Exercise aim:
Every entry is to be written out word for word.

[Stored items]
□ □ □ □

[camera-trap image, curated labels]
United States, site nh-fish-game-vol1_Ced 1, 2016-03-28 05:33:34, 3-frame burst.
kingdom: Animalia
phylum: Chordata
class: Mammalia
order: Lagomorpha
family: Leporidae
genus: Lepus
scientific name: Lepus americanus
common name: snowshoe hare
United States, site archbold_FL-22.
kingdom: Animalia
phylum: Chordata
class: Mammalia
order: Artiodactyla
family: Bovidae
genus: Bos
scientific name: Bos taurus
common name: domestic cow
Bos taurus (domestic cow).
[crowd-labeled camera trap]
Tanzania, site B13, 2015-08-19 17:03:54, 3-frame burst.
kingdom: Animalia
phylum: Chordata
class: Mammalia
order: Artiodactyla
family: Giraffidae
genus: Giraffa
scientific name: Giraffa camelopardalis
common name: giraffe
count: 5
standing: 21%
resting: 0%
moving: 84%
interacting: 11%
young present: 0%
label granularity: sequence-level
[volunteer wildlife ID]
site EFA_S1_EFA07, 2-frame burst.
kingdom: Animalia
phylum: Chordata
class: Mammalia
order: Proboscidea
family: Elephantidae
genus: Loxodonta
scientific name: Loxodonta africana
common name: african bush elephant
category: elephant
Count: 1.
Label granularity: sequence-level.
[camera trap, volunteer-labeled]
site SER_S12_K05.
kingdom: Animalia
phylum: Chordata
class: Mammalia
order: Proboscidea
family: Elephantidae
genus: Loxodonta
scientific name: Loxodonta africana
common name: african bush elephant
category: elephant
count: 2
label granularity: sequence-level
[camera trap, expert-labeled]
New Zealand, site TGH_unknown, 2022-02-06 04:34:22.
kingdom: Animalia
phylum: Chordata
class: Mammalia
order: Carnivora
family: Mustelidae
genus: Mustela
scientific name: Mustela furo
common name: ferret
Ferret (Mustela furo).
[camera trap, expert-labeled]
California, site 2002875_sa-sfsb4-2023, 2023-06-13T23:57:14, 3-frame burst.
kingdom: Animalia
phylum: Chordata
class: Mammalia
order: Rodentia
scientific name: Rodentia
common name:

□ □ □ □

Result of this exercise:
[camera-trap image, curated labels]
United States, site nh-fish-game-vol1_Ced 1, 2016-03-28 05:33:34, 3-frame burst.
kingdom: Animalia
phylum: Chordata
class: Mammalia
order: Lagomorpha
family: Leporidae
genus: Lepus
scientific name: Lepus americanus
common name: snowshoe hare
United States, site archbold_FL-22.
kingdom: Animalia
phylum: Chordata
class: Mammalia
order: Artiodactyla
family: Bovidae
genus: Bos
scientific name: Bos taurus
common name: domestic cow
Bos taurus (domestic cow).
[crowd-labeled camera trap]
Tanzania, site B13, 2015-08-19 17:03:54, 3-frame burst.
kingdom: Animalia
phylum: Chordata
class: Mammalia
order: Artiodactyla
family: Giraffidae
genus: Giraffa
scientific name: Giraffa camelopardalis
common name: giraffe
count: 5
standing: 21%
resting: 0%
moving: 84%
interacting: 11%
young present: 0%
label granularity: sequence-level
[volunteer wildlife ID]
site EFA_S1_EFA07, 2-frame burst.
kingdom: Animalia
phylum: Chordata
class: Mammalia
order: Proboscidea
family: Elephantidae
genus: Loxodonta
scientific name: Loxodonta africana
common name: african bush elephant
category: elephant
Count: 1.
Label granularity: sequence-level.
[camera trap, volunteer-labeled]
site SER_S12_K05.
kingdom: Animalia
phylum: Chordata
class: Mammalia
order: Proboscidea
family: Elephantidae
genus: Loxodonta
scientific name: Loxodonta africana
common name: african bush elephant
category: elephant
count: 2
label granularity: sequence-level
[camera trap, expert-labeled]
New Zealand, site TGH_unknown, 2022-02-06 04:34:22.
kingdom: Animalia
phylum: Chordata
class: Mammalia
order: Carnivora
family: Mustelidae
genus: Mustela
scientific name: Mustela furo
common name: ferret
Ferret (Mustela furo).
[camera trap, expert-labeled]
California, site 2002875_sa-sfsb4-2023, 2023-06-13T23:57:14, 3-frame burst.
kingdom: Animalia
phylum: Chordata
class: Mammalia
order: Rodentia
scientific name: Rodentia
common name:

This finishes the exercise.